YOUR TASK: Without including the images, transcribe each record precisely as it appears below.

WORKING DATA:
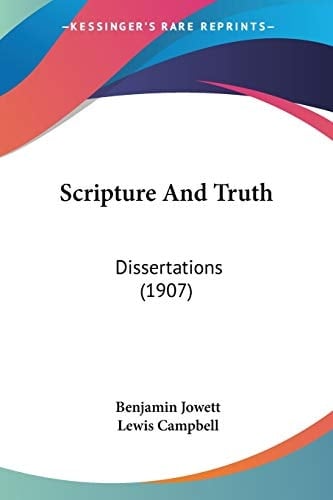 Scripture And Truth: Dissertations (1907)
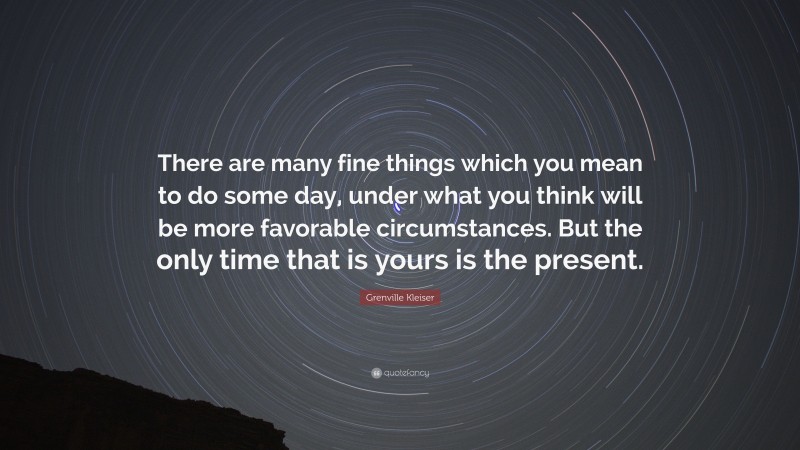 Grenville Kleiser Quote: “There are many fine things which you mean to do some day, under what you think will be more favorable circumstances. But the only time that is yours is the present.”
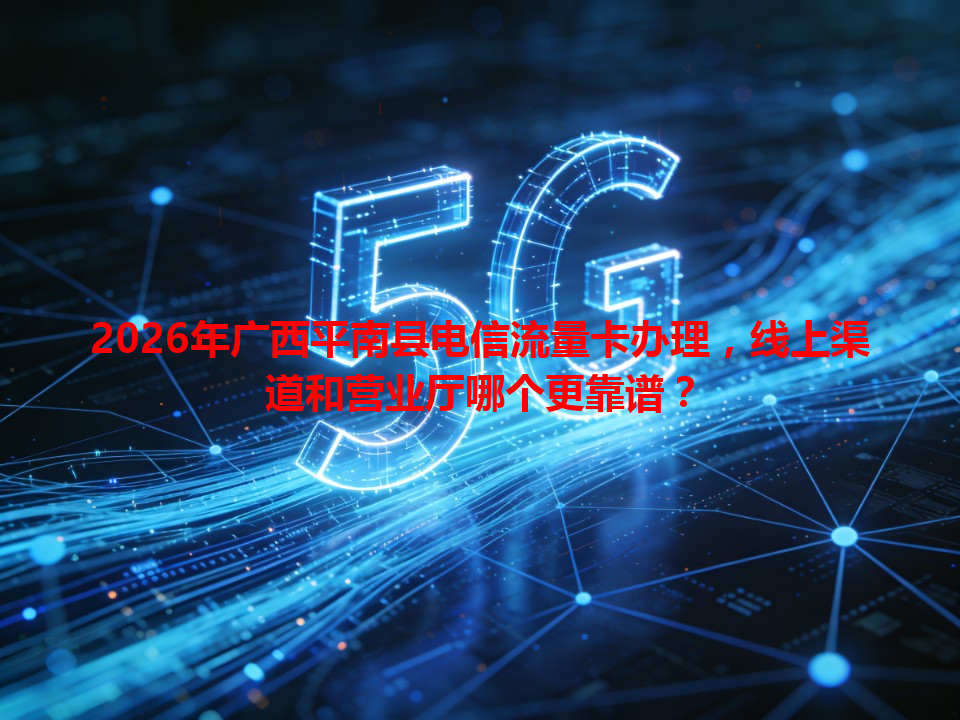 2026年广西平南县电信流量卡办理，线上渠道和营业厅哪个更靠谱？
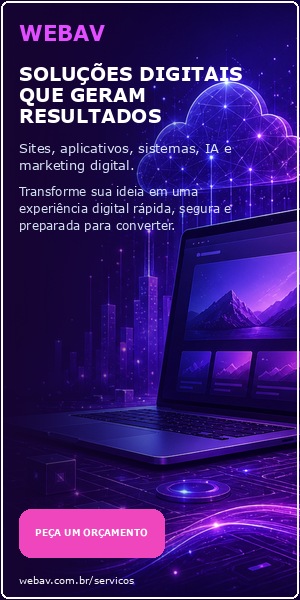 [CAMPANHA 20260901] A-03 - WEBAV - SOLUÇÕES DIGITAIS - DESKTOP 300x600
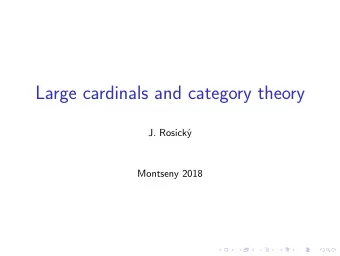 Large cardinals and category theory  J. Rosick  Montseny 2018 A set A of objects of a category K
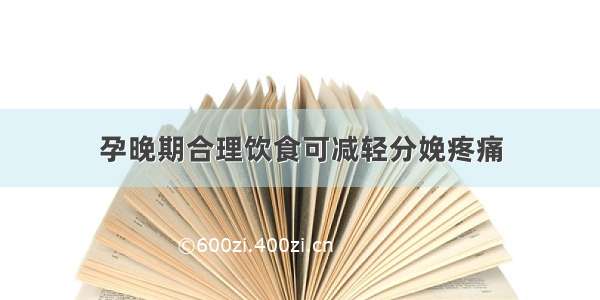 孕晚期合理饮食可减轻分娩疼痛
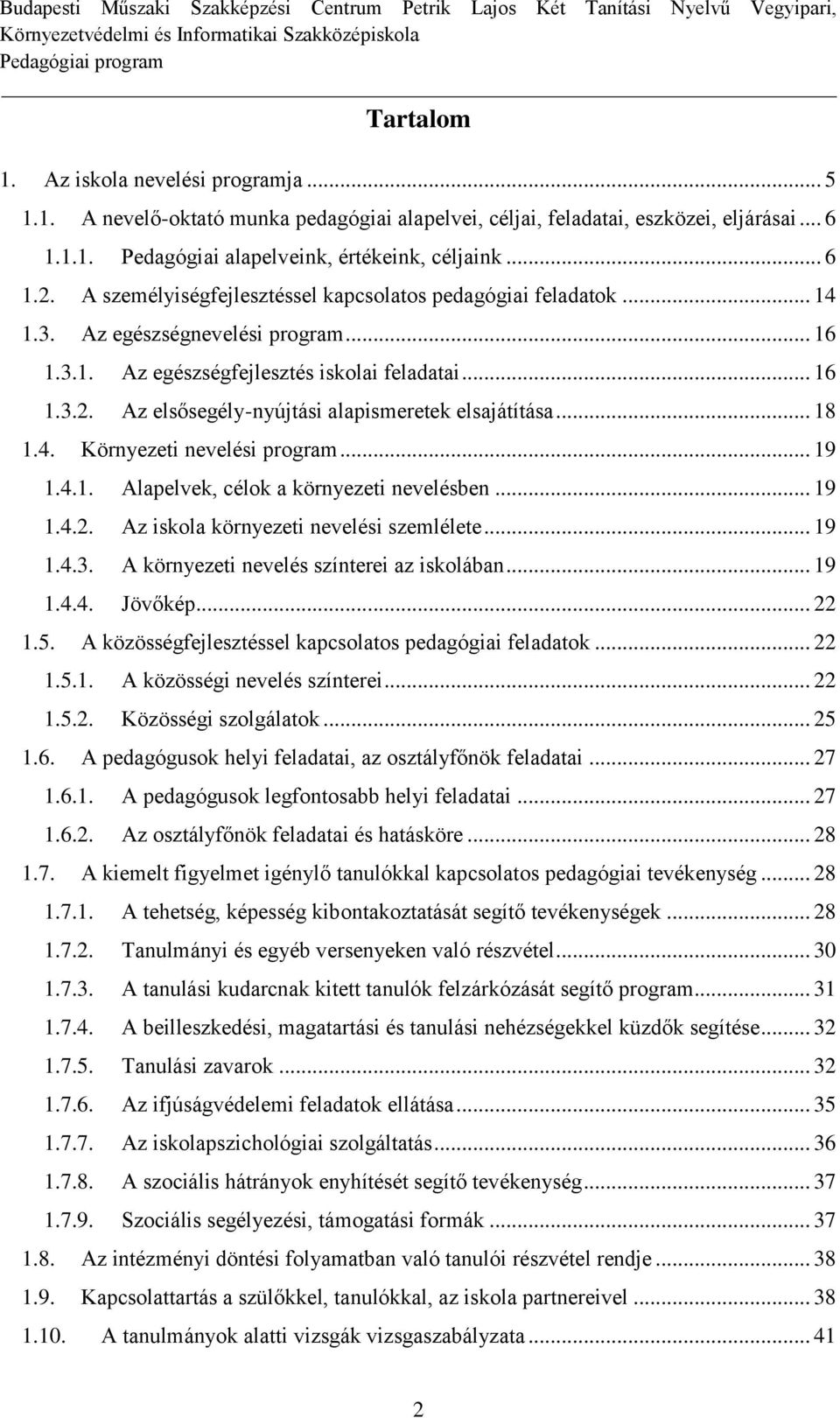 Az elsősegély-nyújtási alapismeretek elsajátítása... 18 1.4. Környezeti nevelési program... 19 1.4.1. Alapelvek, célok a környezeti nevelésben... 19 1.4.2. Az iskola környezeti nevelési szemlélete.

ANSWER SECTION:
 Scripture And Truth: Dissertations (1907)
 Grenville Kleiser Quote: “There are many fine things which you mean to do some day, under what you think will be more favorable circumstances. But the only time that is yours is the present.”
 2026年广西平南县电信流量卡办理，线上渠道和营业厅哪个更靠谱？
 [CAMPANHA 20260901] A-03 - WEBAV - SOLUÇÕES DIGITAIS - DESKTOP 300x600
 Large cardinals and category theory  J. Rosick  Montseny 2018 A set A of objects of a category K
 孕晚期合理饮食可减轻分娩疼痛
 Az elsősegély-nyújtási alapismeretek elsajátítása... 18 1.4. Környezeti nevelési program... 19 1.4.1. Alapelvek, célok a környezeti nevelésben... 19 1.4.2. Az iskola környezeti nevelési szemlélete.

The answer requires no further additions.